═══ Supplied material

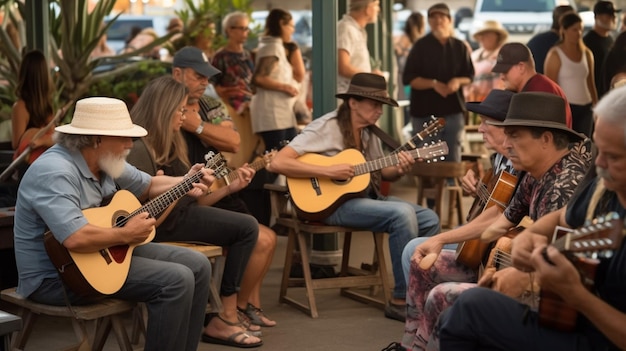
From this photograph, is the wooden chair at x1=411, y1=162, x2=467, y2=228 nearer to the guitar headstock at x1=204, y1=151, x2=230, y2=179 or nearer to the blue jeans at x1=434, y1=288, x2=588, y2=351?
the guitar headstock at x1=204, y1=151, x2=230, y2=179

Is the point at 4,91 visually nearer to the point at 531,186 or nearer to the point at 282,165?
the point at 282,165

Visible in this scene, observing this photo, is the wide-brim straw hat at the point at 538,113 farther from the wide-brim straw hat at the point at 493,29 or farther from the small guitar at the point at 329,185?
the wide-brim straw hat at the point at 493,29

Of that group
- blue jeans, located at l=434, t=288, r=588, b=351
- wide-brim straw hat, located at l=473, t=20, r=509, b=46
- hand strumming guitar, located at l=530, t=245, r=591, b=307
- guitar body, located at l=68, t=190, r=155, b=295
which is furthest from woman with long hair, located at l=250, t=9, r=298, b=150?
hand strumming guitar, located at l=530, t=245, r=591, b=307

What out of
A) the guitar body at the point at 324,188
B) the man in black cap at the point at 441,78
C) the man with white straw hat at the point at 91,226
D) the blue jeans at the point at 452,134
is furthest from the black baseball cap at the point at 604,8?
the man with white straw hat at the point at 91,226

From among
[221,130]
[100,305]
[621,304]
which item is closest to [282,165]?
[221,130]

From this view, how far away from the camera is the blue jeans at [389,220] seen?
21.7ft

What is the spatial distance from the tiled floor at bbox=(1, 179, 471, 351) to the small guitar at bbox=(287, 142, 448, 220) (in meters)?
0.62

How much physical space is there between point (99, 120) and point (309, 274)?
212 centimetres

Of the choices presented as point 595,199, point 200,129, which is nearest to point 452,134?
point 200,129

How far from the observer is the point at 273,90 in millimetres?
9602

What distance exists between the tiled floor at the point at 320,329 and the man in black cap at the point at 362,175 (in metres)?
0.21

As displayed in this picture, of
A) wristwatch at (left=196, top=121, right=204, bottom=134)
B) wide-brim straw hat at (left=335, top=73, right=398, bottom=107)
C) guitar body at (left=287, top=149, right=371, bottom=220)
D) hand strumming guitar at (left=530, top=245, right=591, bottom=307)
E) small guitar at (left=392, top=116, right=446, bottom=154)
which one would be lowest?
guitar body at (left=287, top=149, right=371, bottom=220)

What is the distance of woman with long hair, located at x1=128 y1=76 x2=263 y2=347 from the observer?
602 centimetres

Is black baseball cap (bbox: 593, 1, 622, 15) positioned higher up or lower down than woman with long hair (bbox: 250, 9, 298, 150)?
higher up
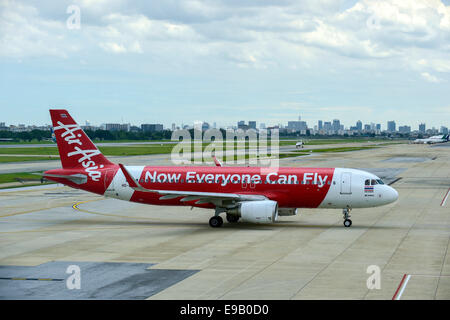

══════

Problem to solve: Rewrite all of the rows above, replacing "tiled floor" with "ceramic floor" and keeping everything else the same. Leave out the pictures.

Solution to this exercise:
From this photograph, is the wooden chair at x1=411, y1=162, x2=467, y2=228 nearer to the guitar headstock at x1=204, y1=151, x2=230, y2=179 or nearer to the blue jeans at x1=434, y1=288, x2=588, y2=351?
the guitar headstock at x1=204, y1=151, x2=230, y2=179

Is the point at 4,91 visually nearer to the point at 531,186 or nearer to the point at 282,165?
the point at 282,165

Visible in this scene, observing this photo, is the wide-brim straw hat at the point at 538,113 farther from the wide-brim straw hat at the point at 493,29 or farther from the small guitar at the point at 329,185?
the wide-brim straw hat at the point at 493,29

Of that group
- blue jeans, located at l=434, t=288, r=588, b=351
- wide-brim straw hat, located at l=473, t=20, r=509, b=46
- hand strumming guitar, located at l=530, t=245, r=591, b=307
- guitar body, located at l=68, t=190, r=155, b=295
which is furthest from woman with long hair, located at l=250, t=9, r=298, b=150?
hand strumming guitar, located at l=530, t=245, r=591, b=307

What out of
A) the guitar body at the point at 324,188
B) the man in black cap at the point at 441,78
C) the man with white straw hat at the point at 91,226
D) the blue jeans at the point at 452,134
is furthest from the black baseball cap at the point at 604,8?
the man with white straw hat at the point at 91,226

From among
[221,130]
[100,305]
[621,304]
which item is closest to [282,165]?
[221,130]

From this view, how far away from the camera is the blue jeans at [389,220] seen?
21.7ft

What is the spatial distance from the ceramic floor at bbox=(1, 179, 471, 351) to the small guitar at bbox=(287, 142, 448, 220) (in meters)?
0.62

How much physical space is there between point (99, 120) and point (309, 274)?
212 centimetres

Of the choices presented as point 595,199, point 200,129, which is nearest to point 452,134?
point 200,129

How far from the observer is the point at 273,90 in millimetres?
9602

What distance exists between the ceramic floor at the point at 320,329 and the man in black cap at the point at 362,175 (in metres)?
0.21

As displayed in this picture, of
A) wristwatch at (left=196, top=121, right=204, bottom=134)
B) wide-brim straw hat at (left=335, top=73, right=398, bottom=107)
C) guitar body at (left=287, top=149, right=371, bottom=220)
D) hand strumming guitar at (left=530, top=245, right=591, bottom=307)
E) small guitar at (left=392, top=116, right=446, bottom=154)
which one would be lowest?
guitar body at (left=287, top=149, right=371, bottom=220)

What is the distance of woman with long hair, located at x1=128 y1=76 x2=263 y2=347 from the observer?
602 centimetres

Is black baseball cap (bbox: 593, 1, 622, 15) positioned higher up or lower down than woman with long hair (bbox: 250, 9, 298, 150)?
higher up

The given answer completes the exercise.